### Exercise directions
The result should be the full listing copied exactly, with no pictures in it.

### Data shown

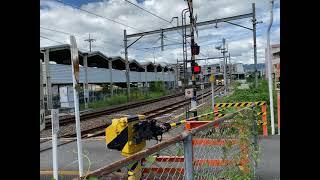 和歌山線227系1000番台普通和歌山行き
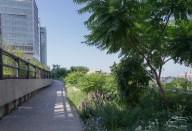2011-07-09 High Line 65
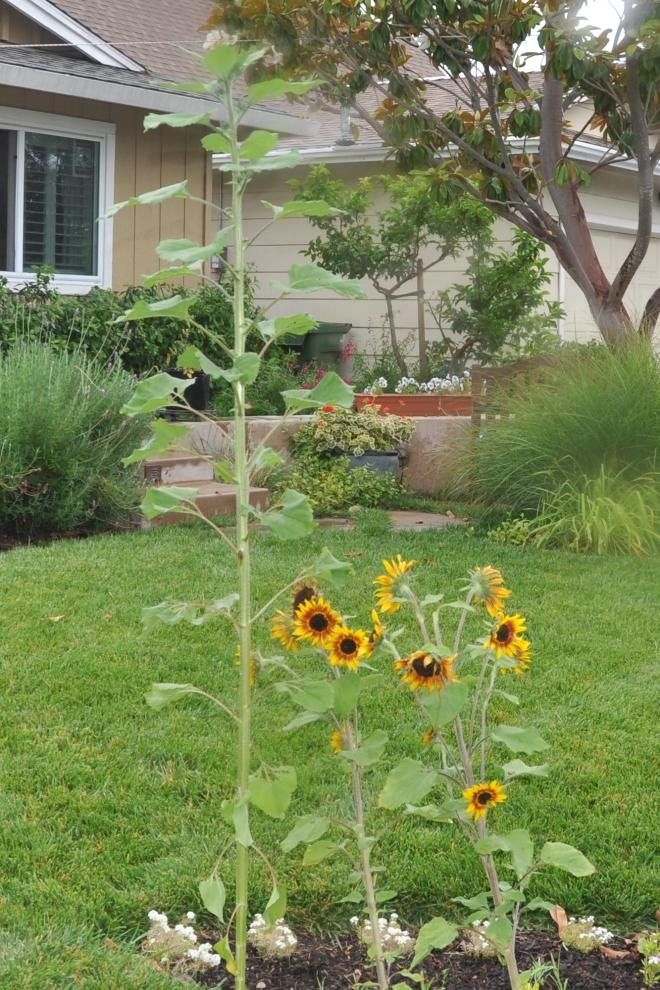 sunflowers.1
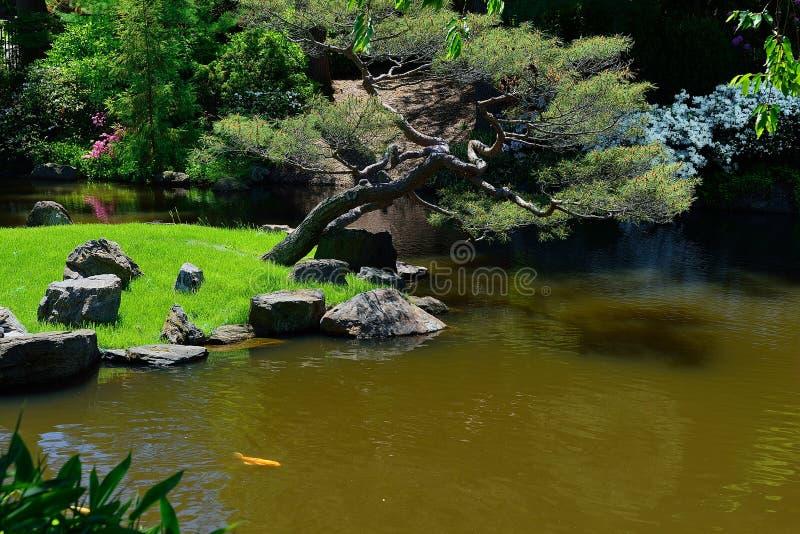 Koi fische in einem japanischen teich stockfoto bild von for Kois und goldfische in einem teich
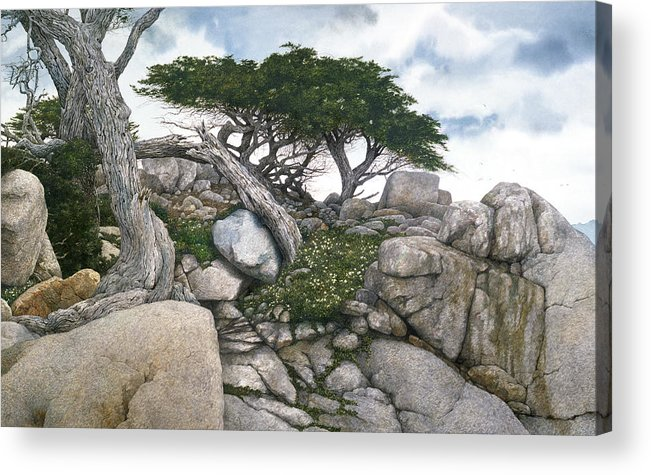 Seascape Acrylic Print featuring the painting Among The Cypress by Tom Wooldridge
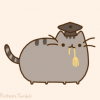 Academic Amnesty-vs-Transferring during undergrad: how does each affect graduate school admission? - last post by MathCat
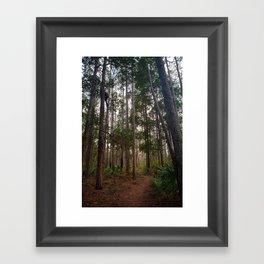 Walking Through the Tall Trees Framed Art Print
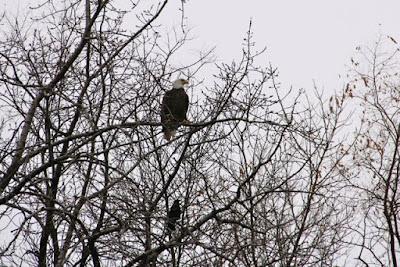 eagle perched above crow near new St. Croix bridge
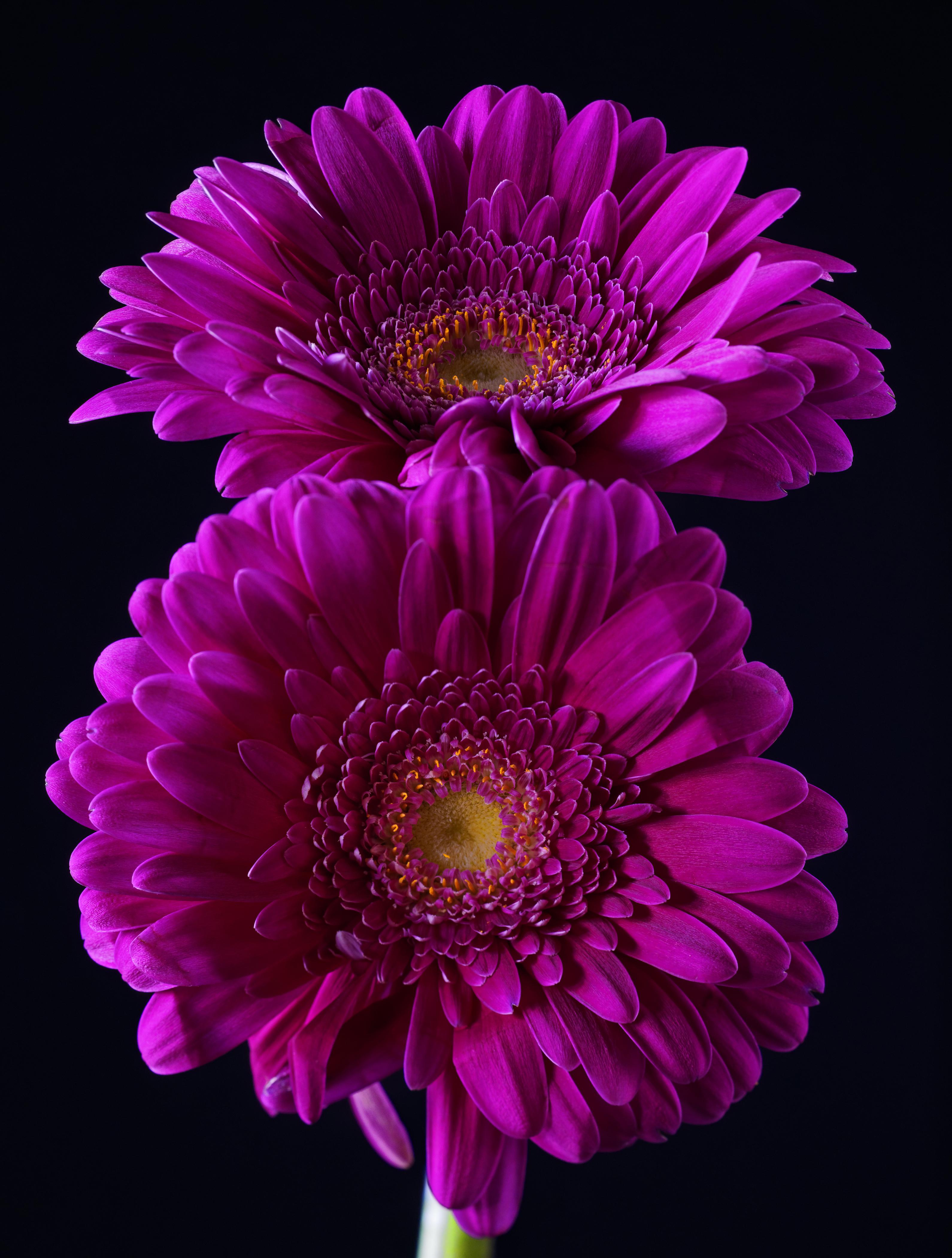 Bilder 2 Violett Gerbera Blumen Großansicht Schwarzer Hintergrund 3180x4200 Zwei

### Output of the task
 和歌山線227系1000番台普通和歌山行き
2011-07-09 High Line 65
 sunflowers.1
 Koi fische in einem japanischen teich stockfoto bild von for Kois und goldfische in einem teich
 Seascape Acrylic Print featuring the painting Among The Cypress by Tom Wooldridge
 Academic Amnesty-vs-Transferring during undergrad: how does each affect graduate school admission? - last post by MathCat
 Walking Through the Tall Trees Framed Art Print
 eagle perched above crow near new St. Croix bridge
 Bilder 2 Violett Gerbera Blumen Großansicht Schwarzer Hintergrund 3180x4200 Zwei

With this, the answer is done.